The rest of the language's morphemes belong to the open class of morphemes--a class that can, and fairly often does, add new members and drop others (when we just stop using them). In this class are verbs, nouns, adjectives and adverbs. We say of them that they belong to the open class because its membership can change when we add new ones (two new members of the class of open morphemes in English are "email" and "blog"), or drop old ones.
Functional and Lexical morphemes:
Closed morphemes are almost exclusively what we call functional morphemes—they do less to give you basic meanings in a sentence than they do to establish relationships between other morphemes. Thus in the sentence “The dog walked down the street” we have four functional morphemes, all of which are belong to the closed set of morphemes: <the>, <-ed>, <down>, and (again) <the>.

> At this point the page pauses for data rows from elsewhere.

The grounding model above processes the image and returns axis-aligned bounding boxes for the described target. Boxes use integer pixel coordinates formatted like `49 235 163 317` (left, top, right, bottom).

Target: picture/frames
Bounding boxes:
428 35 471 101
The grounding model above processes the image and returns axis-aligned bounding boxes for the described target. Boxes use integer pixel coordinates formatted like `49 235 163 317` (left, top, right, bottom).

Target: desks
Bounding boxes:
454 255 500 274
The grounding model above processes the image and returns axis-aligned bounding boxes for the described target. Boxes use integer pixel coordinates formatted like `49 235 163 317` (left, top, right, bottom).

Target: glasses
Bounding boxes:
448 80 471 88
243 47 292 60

The rest of this sentence is made up of what we call lexical morphemes—the ones that, we might say, do the heavy lifting of meaning in the sentence, the work of identifying and describing a subject, and of saying things about that subject. They are also all members of the Open Class of English morphemes.
Finally, a word about productive and unproductive morphemes.

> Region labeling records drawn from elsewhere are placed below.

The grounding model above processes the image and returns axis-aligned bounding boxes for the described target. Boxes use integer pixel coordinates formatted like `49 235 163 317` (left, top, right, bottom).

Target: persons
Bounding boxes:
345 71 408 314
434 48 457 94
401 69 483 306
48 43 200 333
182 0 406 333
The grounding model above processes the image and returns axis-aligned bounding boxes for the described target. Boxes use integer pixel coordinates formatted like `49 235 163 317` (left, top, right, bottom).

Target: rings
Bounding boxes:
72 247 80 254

This is about how we make, or produce, new words. We use these terms generally about stems and affixes. A productive morpheme is one we can use to produce a new word. Thus the morpheme <-er> in the word "player" is a productive morpheme. We have hundreds of words in English that use this suffix, but we can always add more to the list of English words with the <-er> suffix because it is a productive morpheme. Suppose we take the noun “word” and use it as a verb. We can do this without actually changing its form at all (as Shakespeare does when he has Cleopatra say of Octavius Caesar late in Antony and Cleopatra “He words me!”—meaning that she thinks Caesar is speaking sweet words to her, but doesn’t mean anything he says.)
We could say then that one (like Caesar) who "words" another (like Cleopatra) is a “worder” of people—he uses words without committing himself to their actual meaning. Were we to use “worder” in a sentence, it might be the first time anyone had ever done so—but even though no one had ever heard it before, any hearer, in the right context, would understand what we were saying because we are following a standard morphological rule of English, and thus part of the things competent speakers of English know, even when they don't know that they know them!
The same kind of productivity applies to the morphemes <–able> and <–full> (the second usually spelled with just one “l” when used as a derivational morpheme) and to many another morpheme as well. We even occasionally have strange new productive morphemes, like the ending syllables of “chocoholic” or “shopoholic.” The phoneme <-oholic>, derived from the word “alcoholic,” is relatively new to English as a productive morpheme, but has nevertheless become relatively common. If someone is a great reader, for example, we can call them a "bookoholic"—and because that neologism follows the rules of English morphology for the creation of new words, all speakers of English will understand what we mean. In fact, someone has probably already used that word! [note: I just now did a Google search for “bookoholic” and it turned up 14,700 entries!]
(I know I’m a golfoholic. What do you do to excess that is really fun, that you would have trouble giving up, and that might not finally be all that good for you [a definition which someone might give of the bound, open, productive, lexical, derivational morpheme <-oholic>]?)
A last word on words:
One new word to English is a word coined by linguists themselves: “uptalk.” It’s a verb that means to pronounce sentences in such a way as to make them rise in tone at the end. This tendency came into English a decade or so ago, and has become quite common among some speakers. (Some of you in this class may uptalk on occasion!) The word “uptalk” itself is an example of a neologism that has been formed by combining two free morphemes, “up” and “talk” into a verb, “to uptalk.” But like any other word in English, we can derive new words on the fly, as it were, by adding appropriate affixes. Thus we can speak of one who “uptalks,” or “is uptalking,” or we can speak of an “uptalker.” Anyone who knows the base word “uptalk” will also be able to recognize, understand, and use each of these other forms. (Curzan and Adams, How English Works, 2nd ed., 110).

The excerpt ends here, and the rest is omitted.